**Task**
Convert the part of the entries that opens with the line containing "Within this photograph, is" and closes with the line containing "1.14 meters" into a JSON list of strings, with one string per line and blank lines skipped. Leave the pictures out of the answer.

**Data lines**

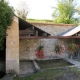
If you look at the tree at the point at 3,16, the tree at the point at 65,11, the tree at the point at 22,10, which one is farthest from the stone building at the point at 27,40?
the tree at the point at 65,11

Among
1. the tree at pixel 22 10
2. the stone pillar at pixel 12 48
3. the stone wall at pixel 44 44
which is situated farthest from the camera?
the tree at pixel 22 10

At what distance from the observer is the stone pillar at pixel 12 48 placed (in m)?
9.33

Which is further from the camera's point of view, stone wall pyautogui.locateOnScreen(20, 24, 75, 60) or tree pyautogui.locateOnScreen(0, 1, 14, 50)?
stone wall pyautogui.locateOnScreen(20, 24, 75, 60)

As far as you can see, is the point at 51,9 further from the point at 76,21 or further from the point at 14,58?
the point at 14,58

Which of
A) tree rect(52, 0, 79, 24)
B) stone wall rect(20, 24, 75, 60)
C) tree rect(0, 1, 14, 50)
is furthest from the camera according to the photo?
tree rect(52, 0, 79, 24)

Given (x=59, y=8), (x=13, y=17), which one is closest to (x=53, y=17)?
(x=59, y=8)

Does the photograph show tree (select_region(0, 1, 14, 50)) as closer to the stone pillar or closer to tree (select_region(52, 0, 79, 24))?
the stone pillar

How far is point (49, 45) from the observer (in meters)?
16.6

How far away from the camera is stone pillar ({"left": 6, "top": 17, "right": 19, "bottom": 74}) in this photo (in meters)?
9.33

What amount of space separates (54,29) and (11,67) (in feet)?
32.6

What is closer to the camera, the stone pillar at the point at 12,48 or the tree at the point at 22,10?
the stone pillar at the point at 12,48

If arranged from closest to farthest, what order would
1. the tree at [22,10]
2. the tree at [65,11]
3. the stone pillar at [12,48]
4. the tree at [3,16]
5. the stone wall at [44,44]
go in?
1. the tree at [3,16]
2. the stone pillar at [12,48]
3. the stone wall at [44,44]
4. the tree at [22,10]
5. the tree at [65,11]

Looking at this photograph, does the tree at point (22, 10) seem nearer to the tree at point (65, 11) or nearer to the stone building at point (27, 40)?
the tree at point (65, 11)

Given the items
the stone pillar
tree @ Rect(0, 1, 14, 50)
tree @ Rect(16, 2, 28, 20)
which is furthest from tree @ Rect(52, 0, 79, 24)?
tree @ Rect(0, 1, 14, 50)
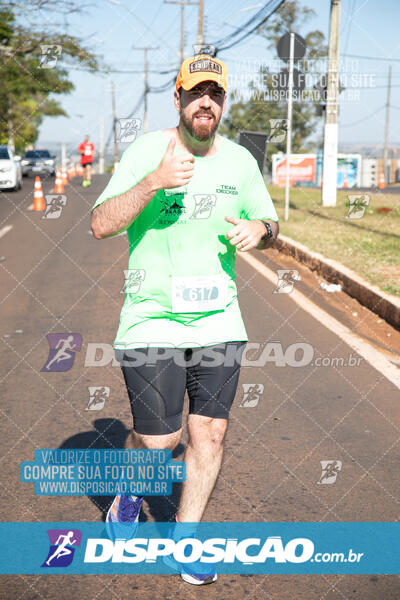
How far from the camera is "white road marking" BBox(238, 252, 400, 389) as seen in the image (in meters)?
6.41

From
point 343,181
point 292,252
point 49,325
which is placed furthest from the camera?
point 343,181

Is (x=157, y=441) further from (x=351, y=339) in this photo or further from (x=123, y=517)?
(x=351, y=339)

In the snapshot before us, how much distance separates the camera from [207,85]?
3.10 meters

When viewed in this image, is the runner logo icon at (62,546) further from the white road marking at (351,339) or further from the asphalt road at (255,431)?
the white road marking at (351,339)

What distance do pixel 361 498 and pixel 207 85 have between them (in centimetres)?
234

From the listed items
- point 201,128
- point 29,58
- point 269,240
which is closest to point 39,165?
point 29,58

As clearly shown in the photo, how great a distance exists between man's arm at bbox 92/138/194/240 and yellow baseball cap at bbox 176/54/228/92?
0.31m

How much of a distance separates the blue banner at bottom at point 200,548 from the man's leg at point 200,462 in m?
0.08

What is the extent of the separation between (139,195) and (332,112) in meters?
17.9

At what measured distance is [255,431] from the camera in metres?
5.06

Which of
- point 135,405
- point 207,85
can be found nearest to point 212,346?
point 135,405

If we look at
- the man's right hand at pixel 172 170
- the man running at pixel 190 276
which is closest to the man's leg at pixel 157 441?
the man running at pixel 190 276

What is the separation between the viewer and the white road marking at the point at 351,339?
6.41 m

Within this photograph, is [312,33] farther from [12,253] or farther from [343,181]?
[12,253]
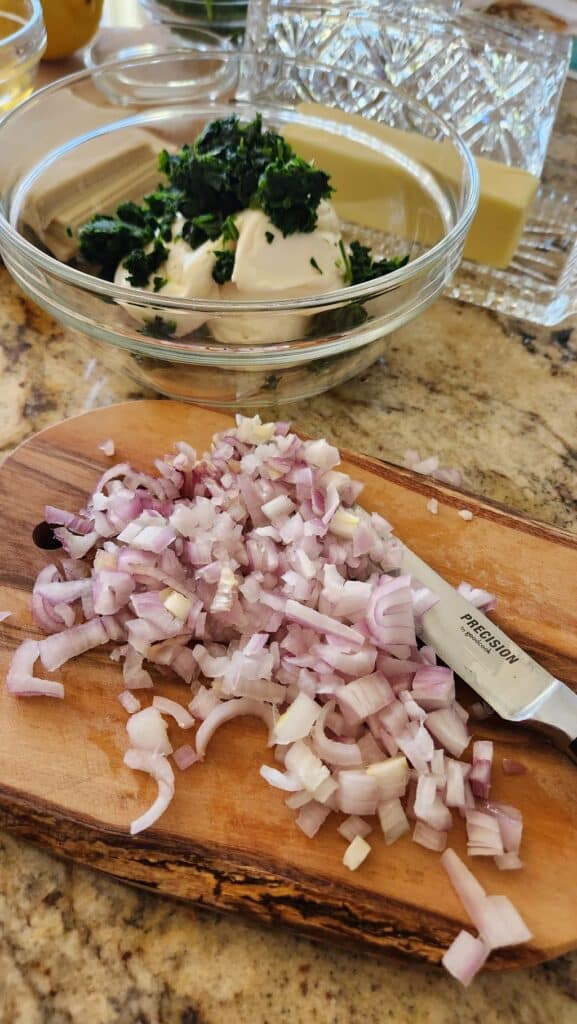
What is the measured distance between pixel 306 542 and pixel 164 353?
13.4 inches

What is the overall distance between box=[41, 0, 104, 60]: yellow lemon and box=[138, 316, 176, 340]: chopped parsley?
118 centimetres

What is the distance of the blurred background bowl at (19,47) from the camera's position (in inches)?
55.7

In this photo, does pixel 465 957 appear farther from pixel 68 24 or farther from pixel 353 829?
pixel 68 24

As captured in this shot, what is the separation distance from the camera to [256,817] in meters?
0.81

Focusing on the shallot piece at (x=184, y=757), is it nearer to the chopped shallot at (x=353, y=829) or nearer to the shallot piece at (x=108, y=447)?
the chopped shallot at (x=353, y=829)

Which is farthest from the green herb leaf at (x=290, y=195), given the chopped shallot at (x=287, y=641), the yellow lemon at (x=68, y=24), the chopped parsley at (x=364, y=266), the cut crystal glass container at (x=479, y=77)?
the yellow lemon at (x=68, y=24)

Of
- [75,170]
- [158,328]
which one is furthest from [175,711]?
[75,170]

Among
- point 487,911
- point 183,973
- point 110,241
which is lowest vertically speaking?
point 183,973

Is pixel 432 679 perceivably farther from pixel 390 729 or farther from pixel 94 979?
pixel 94 979

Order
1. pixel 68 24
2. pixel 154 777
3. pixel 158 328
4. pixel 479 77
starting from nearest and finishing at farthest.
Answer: pixel 154 777, pixel 158 328, pixel 479 77, pixel 68 24

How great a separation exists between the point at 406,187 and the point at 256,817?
1.14 meters

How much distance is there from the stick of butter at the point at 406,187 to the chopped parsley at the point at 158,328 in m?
0.57

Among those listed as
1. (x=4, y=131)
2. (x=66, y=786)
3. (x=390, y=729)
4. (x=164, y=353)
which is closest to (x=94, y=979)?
(x=66, y=786)

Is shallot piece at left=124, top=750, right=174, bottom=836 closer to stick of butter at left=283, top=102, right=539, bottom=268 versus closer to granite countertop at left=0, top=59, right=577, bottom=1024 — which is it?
granite countertop at left=0, top=59, right=577, bottom=1024
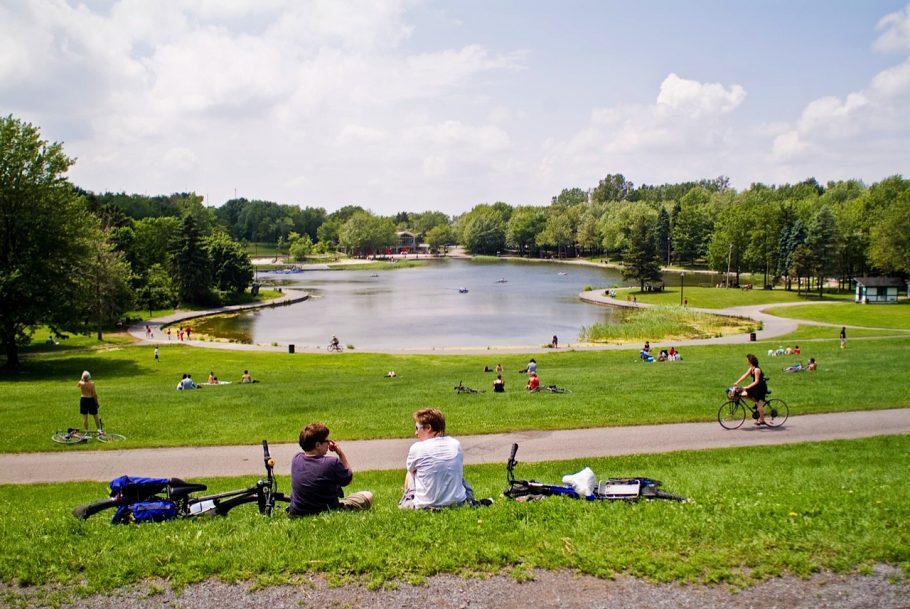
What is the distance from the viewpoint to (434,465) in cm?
847

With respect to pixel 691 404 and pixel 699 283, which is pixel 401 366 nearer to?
pixel 691 404

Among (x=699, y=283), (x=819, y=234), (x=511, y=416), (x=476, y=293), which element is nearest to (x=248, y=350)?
(x=511, y=416)

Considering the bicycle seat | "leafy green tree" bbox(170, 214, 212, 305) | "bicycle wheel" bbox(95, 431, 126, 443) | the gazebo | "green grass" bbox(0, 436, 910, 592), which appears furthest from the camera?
"leafy green tree" bbox(170, 214, 212, 305)

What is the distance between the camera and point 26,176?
3706 cm

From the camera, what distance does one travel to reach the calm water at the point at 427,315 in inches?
2180

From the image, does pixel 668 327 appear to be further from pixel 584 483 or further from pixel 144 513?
pixel 144 513

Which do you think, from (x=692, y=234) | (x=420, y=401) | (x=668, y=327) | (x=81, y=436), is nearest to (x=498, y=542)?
(x=81, y=436)

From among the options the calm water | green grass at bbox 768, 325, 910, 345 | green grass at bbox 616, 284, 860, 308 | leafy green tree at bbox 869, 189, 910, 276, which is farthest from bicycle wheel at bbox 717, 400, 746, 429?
leafy green tree at bbox 869, 189, 910, 276

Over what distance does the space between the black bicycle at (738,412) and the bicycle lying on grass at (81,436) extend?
52.3ft

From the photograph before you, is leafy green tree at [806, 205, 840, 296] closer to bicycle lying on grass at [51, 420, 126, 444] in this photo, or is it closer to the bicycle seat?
bicycle lying on grass at [51, 420, 126, 444]

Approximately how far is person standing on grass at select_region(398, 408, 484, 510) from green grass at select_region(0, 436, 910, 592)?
29 cm

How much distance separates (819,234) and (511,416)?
79121 mm

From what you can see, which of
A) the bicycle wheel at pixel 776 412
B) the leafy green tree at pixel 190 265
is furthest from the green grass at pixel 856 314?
the leafy green tree at pixel 190 265

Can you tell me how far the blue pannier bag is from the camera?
342 inches
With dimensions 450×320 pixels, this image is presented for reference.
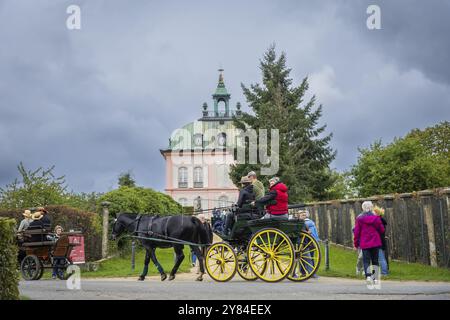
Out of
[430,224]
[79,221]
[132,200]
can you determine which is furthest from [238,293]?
[132,200]

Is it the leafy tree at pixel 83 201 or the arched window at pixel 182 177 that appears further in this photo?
the arched window at pixel 182 177

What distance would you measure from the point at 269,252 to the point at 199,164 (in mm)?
70408

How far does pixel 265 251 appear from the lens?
14.6 m

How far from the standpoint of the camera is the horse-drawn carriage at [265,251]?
14547 millimetres

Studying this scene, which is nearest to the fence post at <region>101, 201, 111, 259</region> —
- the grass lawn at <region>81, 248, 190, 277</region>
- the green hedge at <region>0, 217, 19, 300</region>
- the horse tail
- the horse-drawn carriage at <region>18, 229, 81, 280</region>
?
the grass lawn at <region>81, 248, 190, 277</region>

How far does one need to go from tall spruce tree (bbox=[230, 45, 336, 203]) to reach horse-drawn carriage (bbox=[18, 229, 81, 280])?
29760 mm

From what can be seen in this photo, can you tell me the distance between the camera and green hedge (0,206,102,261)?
22281 millimetres

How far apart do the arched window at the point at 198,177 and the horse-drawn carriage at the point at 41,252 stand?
6630 centimetres

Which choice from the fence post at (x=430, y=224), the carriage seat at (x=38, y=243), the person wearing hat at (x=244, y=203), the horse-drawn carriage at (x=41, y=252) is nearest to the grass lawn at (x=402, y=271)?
the fence post at (x=430, y=224)

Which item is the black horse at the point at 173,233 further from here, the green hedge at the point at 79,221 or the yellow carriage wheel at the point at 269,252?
the green hedge at the point at 79,221

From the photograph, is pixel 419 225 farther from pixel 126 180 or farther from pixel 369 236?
pixel 126 180

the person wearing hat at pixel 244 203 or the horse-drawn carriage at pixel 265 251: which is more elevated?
the person wearing hat at pixel 244 203

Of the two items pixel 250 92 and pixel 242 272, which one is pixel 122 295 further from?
pixel 250 92
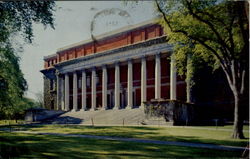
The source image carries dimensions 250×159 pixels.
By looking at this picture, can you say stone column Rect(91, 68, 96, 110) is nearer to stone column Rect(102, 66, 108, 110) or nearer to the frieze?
the frieze

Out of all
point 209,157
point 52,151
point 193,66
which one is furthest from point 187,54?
point 52,151

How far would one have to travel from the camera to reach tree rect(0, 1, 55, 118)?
Result: 8180mm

**Correct output**
[
  "Within this photograph, is [312,33] farther from [12,253] or farther from [343,181]?",
  "[12,253]",
  "What is the measured distance between pixel 306 542 and pixel 164 353?",
  "13.4 inches",
  "What is the overall distance between box=[41, 0, 104, 60]: yellow lemon and box=[138, 316, 176, 340]: chopped parsley?",
  "118 centimetres",
  "What is the distance of the blurred background bowl at (19,47) from the camera's position (in inches)?",
  "55.7",
  "In this photo, does pixel 465 957 appear farther from pixel 68 24 or farther from pixel 353 829?",
  "pixel 68 24",
  "As captured in this shot, what is the separation distance from the camera to [256,817] in meters?",
  "0.81",
  "Focusing on the shallot piece at (x=184, y=757), is it nearer to the chopped shallot at (x=353, y=829) or nearer to the shallot piece at (x=108, y=447)?",
  "the chopped shallot at (x=353, y=829)",
  "Which is farthest from the green herb leaf at (x=290, y=195), given the chopped shallot at (x=287, y=641), the yellow lemon at (x=68, y=24), the chopped parsley at (x=364, y=266), the cut crystal glass container at (x=479, y=77)?",
  "the yellow lemon at (x=68, y=24)",
  "Of",
  "- [75,170]",
  "- [158,328]",
  "which one is furthest from [175,711]?",
  "[75,170]",
  "Among",
  "- point 487,911",
  "- point 183,973",
  "- point 110,241",
  "which is lowest vertically speaking?",
  "point 183,973",
  "Is pixel 432 679 perceivably farther from pixel 390 729 or farther from pixel 94 979?",
  "pixel 94 979",
  "Order",
  "1. pixel 68 24",
  "2. pixel 154 777",
  "3. pixel 158 328",
  "4. pixel 479 77",
  "starting from nearest and finishing at farthest.",
  "Answer: pixel 154 777, pixel 158 328, pixel 479 77, pixel 68 24",
  "How great a separation exists between the point at 406,187 and the point at 256,817?",
  "1.14 meters"
]